Alex, 65, chairman of the Skipton and Craven branch of the Royal British Legion, will be the Parade Marshal again on Sunday. This year, though, he will be handling not just the parade, but also his own swirling emotions. And those include anger.

On this special day, he has remembered for many years the 16 comrades he lost in dirty little colonial wars in Malaya, Borneo and Aden as the final curtain came down on the British Empire. But this year, 10 more dead serviceman will be in his prayers – including a brave pilot who died with his crew because of Government penny-pinching Alex had known Flt Lt David Stead, the pilot of the RAF Galaxy shot down in Iraq, since he was a boy. His mother and Alex’s wife Shelagh were best friends and nurses together in Ilkley. Their children played together.

And, according to the angry coroner who held the inquest on the 10 servicemen who died, they could have survived if fire suppression foam had been fitted to the aircraft’s fuel tanks. But despite requests from senior RAF officers, the improvements were not made – allegedly to save costs.

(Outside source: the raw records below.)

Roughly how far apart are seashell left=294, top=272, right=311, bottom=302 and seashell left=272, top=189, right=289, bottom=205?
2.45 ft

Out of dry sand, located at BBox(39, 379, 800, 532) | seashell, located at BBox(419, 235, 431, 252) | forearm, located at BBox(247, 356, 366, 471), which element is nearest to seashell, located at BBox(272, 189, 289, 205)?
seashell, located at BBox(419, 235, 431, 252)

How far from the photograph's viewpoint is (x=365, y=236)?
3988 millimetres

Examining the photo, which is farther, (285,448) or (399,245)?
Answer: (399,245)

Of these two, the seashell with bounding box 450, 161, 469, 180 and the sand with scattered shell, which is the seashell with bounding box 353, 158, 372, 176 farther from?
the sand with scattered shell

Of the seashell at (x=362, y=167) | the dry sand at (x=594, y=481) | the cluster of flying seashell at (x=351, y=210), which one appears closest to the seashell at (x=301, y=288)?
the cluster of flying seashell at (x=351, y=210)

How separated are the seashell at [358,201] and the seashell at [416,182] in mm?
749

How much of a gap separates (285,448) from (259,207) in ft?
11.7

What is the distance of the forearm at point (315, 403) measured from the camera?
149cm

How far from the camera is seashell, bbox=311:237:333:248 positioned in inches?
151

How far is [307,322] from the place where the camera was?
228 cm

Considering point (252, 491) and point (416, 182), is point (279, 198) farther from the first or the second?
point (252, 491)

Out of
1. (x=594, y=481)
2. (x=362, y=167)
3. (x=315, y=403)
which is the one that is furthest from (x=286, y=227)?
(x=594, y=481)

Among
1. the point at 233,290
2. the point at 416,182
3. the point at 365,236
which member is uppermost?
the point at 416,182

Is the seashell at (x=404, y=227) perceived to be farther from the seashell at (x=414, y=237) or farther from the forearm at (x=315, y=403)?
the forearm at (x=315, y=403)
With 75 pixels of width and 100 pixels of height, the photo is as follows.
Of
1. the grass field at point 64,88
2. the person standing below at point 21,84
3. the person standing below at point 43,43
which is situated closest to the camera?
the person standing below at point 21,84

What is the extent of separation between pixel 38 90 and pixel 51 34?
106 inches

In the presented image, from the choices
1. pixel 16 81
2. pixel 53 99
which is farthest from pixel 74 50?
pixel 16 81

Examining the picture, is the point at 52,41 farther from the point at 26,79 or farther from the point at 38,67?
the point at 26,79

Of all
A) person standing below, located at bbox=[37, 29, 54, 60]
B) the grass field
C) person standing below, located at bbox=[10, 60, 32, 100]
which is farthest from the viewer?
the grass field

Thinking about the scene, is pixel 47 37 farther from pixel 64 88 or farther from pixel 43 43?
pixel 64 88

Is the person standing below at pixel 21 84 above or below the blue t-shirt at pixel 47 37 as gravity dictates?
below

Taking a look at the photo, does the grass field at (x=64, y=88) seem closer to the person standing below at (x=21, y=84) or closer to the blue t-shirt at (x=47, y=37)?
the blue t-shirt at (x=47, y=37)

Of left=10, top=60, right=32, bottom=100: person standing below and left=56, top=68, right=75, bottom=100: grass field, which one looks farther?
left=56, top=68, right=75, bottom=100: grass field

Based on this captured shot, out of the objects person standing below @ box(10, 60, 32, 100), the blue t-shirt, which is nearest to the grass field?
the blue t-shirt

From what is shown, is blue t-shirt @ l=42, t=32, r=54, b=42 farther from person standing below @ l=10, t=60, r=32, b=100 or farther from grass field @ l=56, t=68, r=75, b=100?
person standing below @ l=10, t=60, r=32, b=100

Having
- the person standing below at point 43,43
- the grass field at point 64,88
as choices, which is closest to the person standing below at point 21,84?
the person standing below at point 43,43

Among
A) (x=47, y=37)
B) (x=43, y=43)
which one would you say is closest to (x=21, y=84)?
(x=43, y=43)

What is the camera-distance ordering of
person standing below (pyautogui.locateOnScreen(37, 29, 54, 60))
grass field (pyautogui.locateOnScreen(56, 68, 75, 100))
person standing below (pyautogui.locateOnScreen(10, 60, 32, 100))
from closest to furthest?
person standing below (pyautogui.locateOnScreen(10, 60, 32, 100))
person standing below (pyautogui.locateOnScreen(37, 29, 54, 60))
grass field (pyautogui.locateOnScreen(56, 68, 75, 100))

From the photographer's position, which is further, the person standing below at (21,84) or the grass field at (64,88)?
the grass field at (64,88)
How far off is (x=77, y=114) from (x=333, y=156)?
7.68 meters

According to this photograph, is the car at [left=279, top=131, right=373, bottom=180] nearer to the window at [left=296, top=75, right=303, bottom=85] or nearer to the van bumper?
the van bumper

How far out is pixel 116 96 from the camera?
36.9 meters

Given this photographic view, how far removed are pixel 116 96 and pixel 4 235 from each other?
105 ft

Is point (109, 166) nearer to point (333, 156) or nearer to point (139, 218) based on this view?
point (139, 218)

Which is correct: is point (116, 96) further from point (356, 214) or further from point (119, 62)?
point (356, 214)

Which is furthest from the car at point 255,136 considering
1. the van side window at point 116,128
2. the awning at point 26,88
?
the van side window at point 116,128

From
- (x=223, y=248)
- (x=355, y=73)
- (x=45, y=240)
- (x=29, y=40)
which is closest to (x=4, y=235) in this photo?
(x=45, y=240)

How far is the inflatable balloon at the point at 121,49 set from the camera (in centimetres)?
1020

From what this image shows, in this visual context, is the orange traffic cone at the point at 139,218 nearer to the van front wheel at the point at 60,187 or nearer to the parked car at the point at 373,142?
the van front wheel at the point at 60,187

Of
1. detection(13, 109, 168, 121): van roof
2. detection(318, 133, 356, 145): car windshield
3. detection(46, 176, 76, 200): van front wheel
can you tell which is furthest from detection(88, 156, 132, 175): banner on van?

Alex spoke in a cold, dispassionate voice, but you could see the pain in his eyes. “I know what it is like to lose friends in battle,” he said icily. “I know the pride of being a member of an elite body of fighting men. I understand the regimental spirit and how it hurts that spirit when you lose some of your colleagues.

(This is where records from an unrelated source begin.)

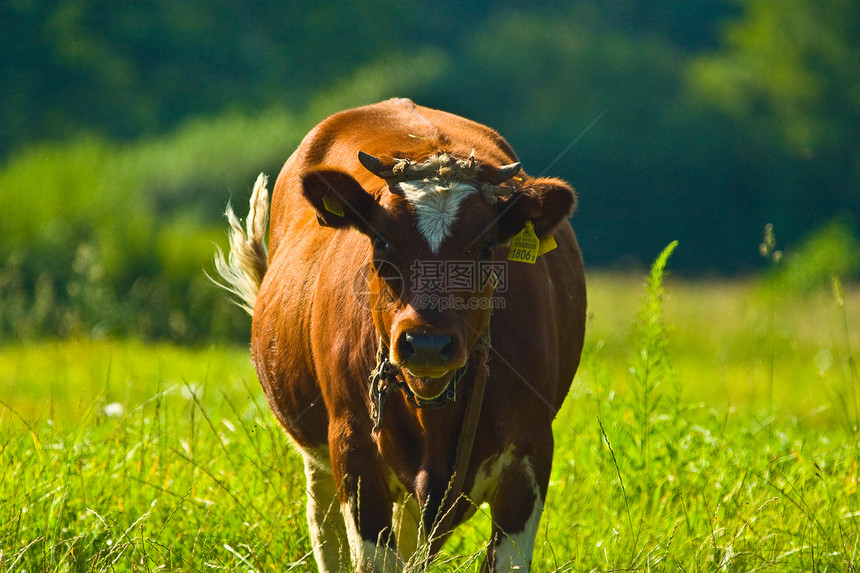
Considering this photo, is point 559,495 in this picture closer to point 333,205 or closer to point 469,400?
point 469,400

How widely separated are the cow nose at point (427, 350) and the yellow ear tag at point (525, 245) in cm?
Result: 58

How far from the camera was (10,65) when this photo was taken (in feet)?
144

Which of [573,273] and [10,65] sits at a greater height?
[573,273]

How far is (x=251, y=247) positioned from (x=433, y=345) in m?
2.45

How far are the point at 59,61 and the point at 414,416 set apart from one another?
44.4 metres

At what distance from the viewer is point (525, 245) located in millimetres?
4043

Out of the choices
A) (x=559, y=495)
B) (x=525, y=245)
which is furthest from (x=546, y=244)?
(x=559, y=495)

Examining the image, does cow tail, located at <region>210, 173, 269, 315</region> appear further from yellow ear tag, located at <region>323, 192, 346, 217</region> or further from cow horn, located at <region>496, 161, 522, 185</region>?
cow horn, located at <region>496, 161, 522, 185</region>

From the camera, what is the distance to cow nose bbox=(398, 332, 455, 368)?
358cm

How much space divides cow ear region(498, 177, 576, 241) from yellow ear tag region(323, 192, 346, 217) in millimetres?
597

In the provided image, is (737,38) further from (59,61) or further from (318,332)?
(318,332)

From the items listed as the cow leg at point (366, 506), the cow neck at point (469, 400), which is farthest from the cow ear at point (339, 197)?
the cow leg at point (366, 506)

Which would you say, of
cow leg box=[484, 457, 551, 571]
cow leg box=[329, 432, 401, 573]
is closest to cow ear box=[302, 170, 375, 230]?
cow leg box=[329, 432, 401, 573]

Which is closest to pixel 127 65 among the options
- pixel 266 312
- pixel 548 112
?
pixel 548 112
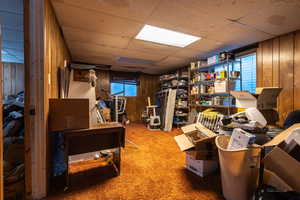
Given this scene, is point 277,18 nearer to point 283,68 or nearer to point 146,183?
point 283,68

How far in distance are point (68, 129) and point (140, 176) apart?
111cm

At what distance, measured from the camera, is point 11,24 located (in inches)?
92.3

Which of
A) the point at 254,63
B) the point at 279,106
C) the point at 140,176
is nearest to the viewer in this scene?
the point at 140,176

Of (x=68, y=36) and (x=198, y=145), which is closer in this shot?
(x=198, y=145)

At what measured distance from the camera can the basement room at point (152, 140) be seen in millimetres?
1401

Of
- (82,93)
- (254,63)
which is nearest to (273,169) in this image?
(254,63)

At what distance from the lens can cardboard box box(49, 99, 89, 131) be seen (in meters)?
1.58

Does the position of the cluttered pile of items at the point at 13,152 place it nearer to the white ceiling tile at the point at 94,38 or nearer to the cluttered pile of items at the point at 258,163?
the white ceiling tile at the point at 94,38

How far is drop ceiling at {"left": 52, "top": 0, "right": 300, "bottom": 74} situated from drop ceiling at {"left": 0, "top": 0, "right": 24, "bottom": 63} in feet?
1.73

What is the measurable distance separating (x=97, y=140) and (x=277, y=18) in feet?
10.4

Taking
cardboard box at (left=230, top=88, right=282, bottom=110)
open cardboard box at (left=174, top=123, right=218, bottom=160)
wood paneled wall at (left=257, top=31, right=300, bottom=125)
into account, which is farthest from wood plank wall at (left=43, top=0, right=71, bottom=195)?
wood paneled wall at (left=257, top=31, right=300, bottom=125)

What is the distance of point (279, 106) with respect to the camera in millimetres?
2674

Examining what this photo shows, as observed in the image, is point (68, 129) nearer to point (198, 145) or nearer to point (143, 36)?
point (198, 145)

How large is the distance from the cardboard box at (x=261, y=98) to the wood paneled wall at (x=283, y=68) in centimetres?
20
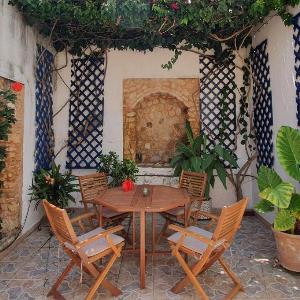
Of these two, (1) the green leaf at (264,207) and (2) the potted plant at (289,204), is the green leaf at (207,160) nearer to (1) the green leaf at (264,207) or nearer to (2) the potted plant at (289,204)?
(1) the green leaf at (264,207)

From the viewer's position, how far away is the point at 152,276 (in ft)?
9.79

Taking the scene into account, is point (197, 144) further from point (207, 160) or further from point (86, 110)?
point (86, 110)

“Sadly, there are very few politicians in Parliament or in local government these days who have ever experienced such emotions. If they had, they wouldn’t send young men out to die without proper equipment.

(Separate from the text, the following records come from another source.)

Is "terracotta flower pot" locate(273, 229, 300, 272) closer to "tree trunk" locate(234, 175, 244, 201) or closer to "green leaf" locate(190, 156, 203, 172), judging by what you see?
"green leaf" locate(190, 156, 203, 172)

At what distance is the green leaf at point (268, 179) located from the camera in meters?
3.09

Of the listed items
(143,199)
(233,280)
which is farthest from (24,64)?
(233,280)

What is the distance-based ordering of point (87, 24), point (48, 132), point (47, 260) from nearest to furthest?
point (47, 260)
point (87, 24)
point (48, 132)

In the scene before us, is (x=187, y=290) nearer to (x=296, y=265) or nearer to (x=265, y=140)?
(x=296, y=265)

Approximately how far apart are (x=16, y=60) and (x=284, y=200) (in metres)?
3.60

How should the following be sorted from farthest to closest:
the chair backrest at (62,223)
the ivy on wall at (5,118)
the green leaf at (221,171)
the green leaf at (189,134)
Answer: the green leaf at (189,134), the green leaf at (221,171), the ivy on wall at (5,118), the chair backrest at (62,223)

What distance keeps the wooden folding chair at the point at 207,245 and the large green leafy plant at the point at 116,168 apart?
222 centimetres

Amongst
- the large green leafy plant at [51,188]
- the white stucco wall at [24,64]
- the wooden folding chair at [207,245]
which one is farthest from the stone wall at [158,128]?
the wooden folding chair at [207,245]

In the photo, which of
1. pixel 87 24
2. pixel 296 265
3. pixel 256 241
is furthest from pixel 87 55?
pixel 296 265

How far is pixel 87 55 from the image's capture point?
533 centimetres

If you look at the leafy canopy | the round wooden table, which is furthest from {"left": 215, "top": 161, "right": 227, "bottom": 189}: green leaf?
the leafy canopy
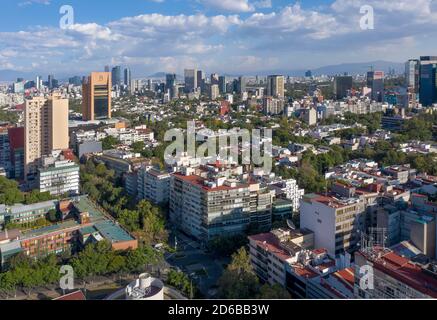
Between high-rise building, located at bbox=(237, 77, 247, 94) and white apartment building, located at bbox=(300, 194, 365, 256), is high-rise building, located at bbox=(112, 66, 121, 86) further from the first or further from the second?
white apartment building, located at bbox=(300, 194, 365, 256)

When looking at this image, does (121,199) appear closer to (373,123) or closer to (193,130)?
(193,130)

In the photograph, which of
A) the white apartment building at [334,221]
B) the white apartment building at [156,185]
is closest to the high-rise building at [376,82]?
the white apartment building at [156,185]

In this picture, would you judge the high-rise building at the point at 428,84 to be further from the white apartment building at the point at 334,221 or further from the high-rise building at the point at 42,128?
the white apartment building at the point at 334,221

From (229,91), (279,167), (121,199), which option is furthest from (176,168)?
(229,91)

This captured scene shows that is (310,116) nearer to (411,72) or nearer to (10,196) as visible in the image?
(411,72)

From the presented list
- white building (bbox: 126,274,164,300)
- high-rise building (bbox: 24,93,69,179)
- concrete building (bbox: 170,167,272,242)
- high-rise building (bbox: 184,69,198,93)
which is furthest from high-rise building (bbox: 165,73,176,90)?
white building (bbox: 126,274,164,300)

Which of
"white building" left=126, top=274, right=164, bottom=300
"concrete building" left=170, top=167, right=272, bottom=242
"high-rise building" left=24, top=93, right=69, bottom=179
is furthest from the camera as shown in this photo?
"high-rise building" left=24, top=93, right=69, bottom=179
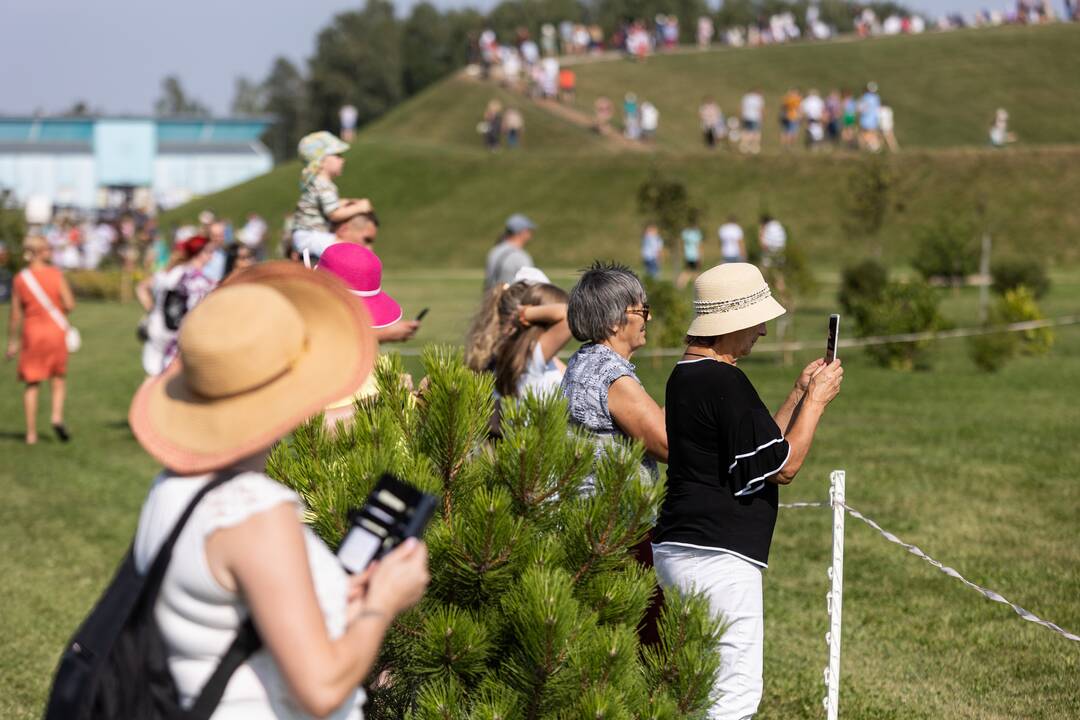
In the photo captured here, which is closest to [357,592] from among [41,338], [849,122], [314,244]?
[314,244]

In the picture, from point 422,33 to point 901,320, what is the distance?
117 meters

“It may be old-fashioned, but I am a patriot. I love Queen and country and what they stand for. I see little evidence that politicians feel the same way.”

As one might gather, Alex Bentley is a fighter, a battler for what he considers to be a great cause. He comes from farming stock in Silsden, although his father worked for the local council in Keighley. His life-long ambition was to go back to farming – but it was to be a long, winding road before he got there.

He served in the Special Boat Squadron of the Royal Marines – which at present is taking the brunt of the fighting on the lawless Pakistan-Afghanistan border – and later transferred to the Royal Artillery. When he came out of the Forces in 1987, he admits he went through a very bad patch.

“I got a train to Keighley and needed to catch a bus to Silsden, but I felt lost, abandoned,” said Alex. “I wandered round Keighley, not knowing where to go or what to do. I did all the wrong things: I started drinking heavily and could have gone all the way down, but Shelagh and the children pulled me round. A lot of ex-servicemen don’t get that support.”

A former Marine general he had served under got him a job with the British Sugar Corporation and from there he went into the veterinary medicine business. In the end, he got that farm he had always wanted – at Oughtershaw, near Buckden – and became a North Yorkshire county councillor.

But another campaign was looming: the battle to save Skipton Royal British Legion and, with it, the annual Remembrance Day parade.

He recalls: “I had been doing some welfare work for the Legion, visiting old servicemen with problems, when a meeting was called in Skipton to discuss the disbanding of the branch. Just four people turned up, but I said, ‘Let’s give it one more go,’ and from then on I got more and more involved.”

It was a long, hard struggle. The Skipton Town Band withdrew from the Remembrance Day parade so Alex helped found another with instruments “begged, borrowed and stolen” from old service colleagues.

Then there were problems with road closures. He had a stormy exchange with the chief constable – and the parade went ahead as usual.

This Sunday’s ceremony is very special, the 80th Poppy Day Parade to mark the million British and Commonwealth troops who died in the mud of Flanders in World War One, the 750,000 who followed them to the grave in World War Two, and the thousands who have died – and are still dying – for Queen and country.

Old soldier Alex Bentley will be on parade, in charge as usual. He hopes that hundreds of civilians turn up, not only to mourn the gallant dead, but to support the men and women once again laying their lives on the line a long way from home.